La maladie d'Alzheimer est la cause la plus courante de démence chez les personnes âgées. Une des stratégies thérapeutiques visant à améliorer les manifestations cliniques de la maladie d'Alzheimer est d'améliorer la neurotransmission cholinergique dans le cerveau par l'utilisation d'inhibiteurs de cholinestérase pour retarder la dégradation de l'acétylcholine, libérée dans la fente synaptique. La tacrine, le premier des inhibiteurs de la cholinestérase à être testé lors d'essais approfondis à cet effet, a été associée à des effets négatifs importants, y compris l'hépatotoxicité. D'autres inhibiteurs de la cholinestérase, la rivastigmine y comprise, ayant des propriétés supérieures en termes de spécificité d'action et de risque d'effets indésirables moindre ont depuis été introduits.
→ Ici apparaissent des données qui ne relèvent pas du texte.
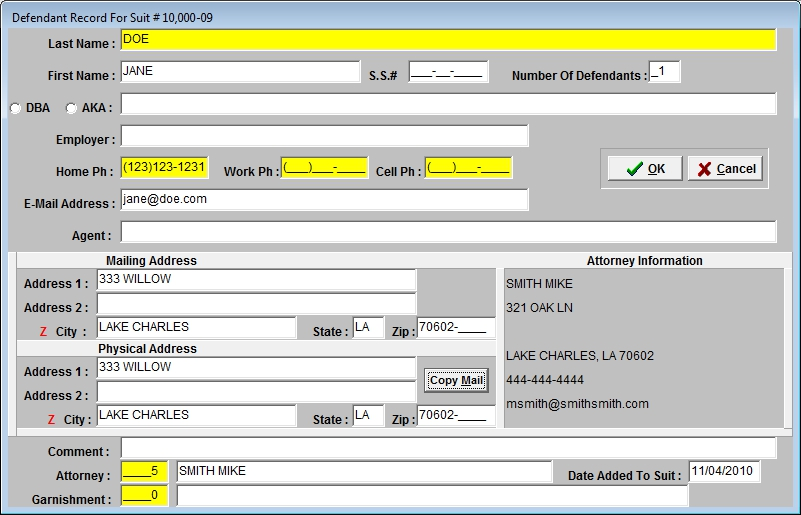 Add Plaintiffs/Defendants screen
La rivastigmine a été approuvée pour utilisation dans 60 pays, dont tous les États membres de l'Union européenne et les États-Unis.

Objectifs: 

Déterminer l'efficacité clinique et l'innocuité de la rivastigmine chez les patients atteints de démence de type Alzheimer.

Stratégie de recherche documentaire: 

Nous avons effectué le 2 mars 2015 une recherche dans ALOIS, le registre spécialisé du groupe Cochrane sur la démence et les autres troubles cognitifs, ainsi formulée : Rivastigmine OR exelon OR ENA OR "SDZ ENA 713". ALOIS contient des dossiers d’essais cliniques identifiés lors de recherches mensuelles effectuées dans plusieurs bases de données médicales majeures (Bibliothèque Cochrane, MEDLINE, EMBASE, PsycINFO, CINAHL, LILACS), de nombreux registres d’essais cliniques et de sources de la littérature grise.

Critères de sélection: 

Nous avons inclus tous les essais contrôlés randomisés en double aveugle et non confondus, dans lesquels un traitement par la rivastigmine a été administré à des patients atteints de démence de type Alzheimer pendant 12 semaines ou plus et ses effets ont été comparés par rapport à ceux d'un placebo dans un groupe parallèle de patients, ou dans lesquels deux formulations de rivastigmine ont été comparées entre elles.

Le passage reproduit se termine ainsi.